Prompt A:
Swap "stone ledge at top" for "upper rock shelf" in the records, from the line with "Upon inspecting this" through the end of the records, and give those lines again with everything else unchanged.

Extract:
“Radical Acceptance”

Rev. Leslie Takahashi Morris

December 2, 2007 

As we enter into the holiday season, I think of bread.  Sometime in the next month or so, I am bound to take an afternoon and bake bread.  And when I do, I will pull off my cookbook shelf an ingredient-spattered version of the Tassajara Bread Book, written by Ed Brown, the Zen teacher and founder of the famous Greens natural foods restaurant in San Francisco.   My relationship with this cooking guru dates back about 20 years to when I first got interested in bread-baking, religion and meditation.  So I was interested to read that when he was first a cook at the Tassajara retreat center, he would get very angry with himself because he just could NOT get his biscuits to come out right.  And then, he writes, he had a revelation:

Finally, one day came a shifting-into-place, an awakening:  Not right compared to what?  Oh my word, I had been trying to make canned Pillsbury Biscuits!  Then came the exquisite moment of actually tasting my biscuits without comparing them to some (previously hidden) standard.  They were wheaty, flaky, buttery, “sunny, earthy, real” (as Rilke’s sonnet proclaims). They were incomparably alive, present, vibrant—in fact they were much more satisfactory than any memory.

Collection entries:
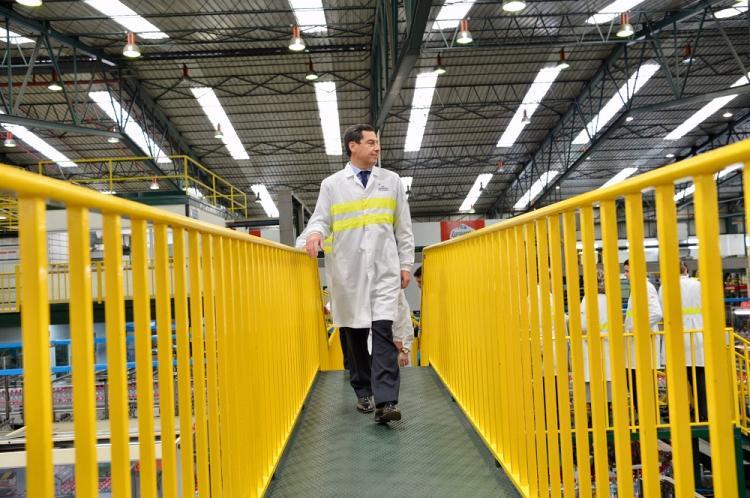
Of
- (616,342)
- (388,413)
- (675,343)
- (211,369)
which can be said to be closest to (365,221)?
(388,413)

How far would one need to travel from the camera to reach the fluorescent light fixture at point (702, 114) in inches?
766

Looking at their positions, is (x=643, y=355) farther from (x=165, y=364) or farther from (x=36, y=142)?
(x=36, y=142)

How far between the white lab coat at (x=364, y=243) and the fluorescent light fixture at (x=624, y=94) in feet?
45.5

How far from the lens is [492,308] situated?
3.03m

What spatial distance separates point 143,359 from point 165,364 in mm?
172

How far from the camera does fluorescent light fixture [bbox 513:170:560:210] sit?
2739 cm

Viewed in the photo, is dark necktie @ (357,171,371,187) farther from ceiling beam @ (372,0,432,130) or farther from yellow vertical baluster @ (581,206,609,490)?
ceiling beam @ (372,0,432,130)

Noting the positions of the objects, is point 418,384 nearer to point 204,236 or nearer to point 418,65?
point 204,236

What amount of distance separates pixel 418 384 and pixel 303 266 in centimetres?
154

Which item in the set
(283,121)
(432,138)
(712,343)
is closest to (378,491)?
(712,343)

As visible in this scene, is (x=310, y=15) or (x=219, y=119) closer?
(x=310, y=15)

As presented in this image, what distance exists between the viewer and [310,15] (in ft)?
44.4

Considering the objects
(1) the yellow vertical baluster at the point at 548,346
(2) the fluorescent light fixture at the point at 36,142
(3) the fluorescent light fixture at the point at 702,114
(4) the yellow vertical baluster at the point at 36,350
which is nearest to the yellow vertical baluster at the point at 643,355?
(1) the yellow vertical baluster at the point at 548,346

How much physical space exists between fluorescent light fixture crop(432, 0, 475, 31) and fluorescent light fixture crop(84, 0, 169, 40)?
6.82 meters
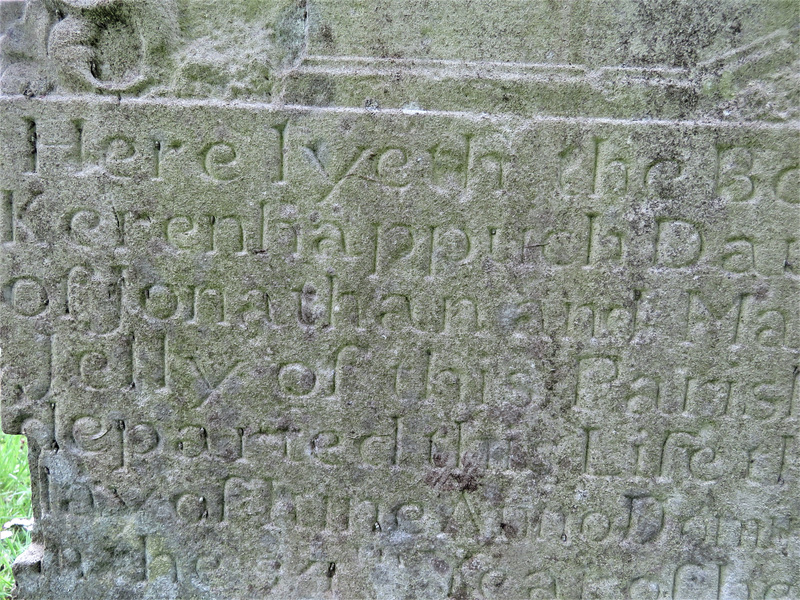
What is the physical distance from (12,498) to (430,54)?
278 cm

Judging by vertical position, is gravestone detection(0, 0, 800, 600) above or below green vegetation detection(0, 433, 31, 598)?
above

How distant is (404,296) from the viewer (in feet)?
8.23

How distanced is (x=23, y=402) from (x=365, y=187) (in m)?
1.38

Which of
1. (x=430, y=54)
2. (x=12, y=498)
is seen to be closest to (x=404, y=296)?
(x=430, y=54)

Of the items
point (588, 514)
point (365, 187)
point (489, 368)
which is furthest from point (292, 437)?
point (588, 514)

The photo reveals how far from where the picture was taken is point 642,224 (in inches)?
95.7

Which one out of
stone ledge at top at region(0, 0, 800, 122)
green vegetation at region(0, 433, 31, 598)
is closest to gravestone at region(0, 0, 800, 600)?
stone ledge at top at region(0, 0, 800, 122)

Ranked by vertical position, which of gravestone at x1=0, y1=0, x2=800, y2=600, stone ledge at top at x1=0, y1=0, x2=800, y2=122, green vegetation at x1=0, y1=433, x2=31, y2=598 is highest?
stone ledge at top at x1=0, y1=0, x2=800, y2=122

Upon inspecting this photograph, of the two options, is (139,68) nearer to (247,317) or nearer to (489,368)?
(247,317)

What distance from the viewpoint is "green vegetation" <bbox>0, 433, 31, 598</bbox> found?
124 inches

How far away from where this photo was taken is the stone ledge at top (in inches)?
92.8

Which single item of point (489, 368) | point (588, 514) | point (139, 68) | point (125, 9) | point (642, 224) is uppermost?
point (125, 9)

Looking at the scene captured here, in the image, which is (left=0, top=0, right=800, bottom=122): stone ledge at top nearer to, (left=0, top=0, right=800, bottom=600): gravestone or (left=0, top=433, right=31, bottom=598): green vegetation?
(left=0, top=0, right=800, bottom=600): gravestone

Prompt B:
Summarize the "Radical Acceptance" sermon in two sentences.

Answer A:
Upon inspecting this photograph, of the two options, is (139,68) nearer to (247,317) or nearer to (489,368)?
(247,317)

What distance from the viewpoint is "green vegetation" <bbox>0, 433, 31, 598</bbox> found?
124 inches

How far away from where this photo was taken is the upper rock shelf (in inches)?
92.8

Which single item of point (489, 368) | point (588, 514) | point (139, 68) | point (125, 9) | point (642, 224) is uppermost?
point (125, 9)

Looking at the scene captured here, in the image, which is (left=0, top=0, right=800, bottom=122): upper rock shelf nearer to, (left=0, top=0, right=800, bottom=600): gravestone or (left=0, top=433, right=31, bottom=598): green vegetation?
(left=0, top=0, right=800, bottom=600): gravestone

Answer B:
As the holiday season begins, the writer plans to bake bread from the Tassajara Bread Book by Ed Brown, the Zen teacher and founder of the Greens restaurant in San Francisco. Brown recounts growing angry that his biscuits never came out right, until he realized he had been comparing them to canned Pillsbury biscuits, and on tasting them without that standard he found them alive and more satisfying than any memory.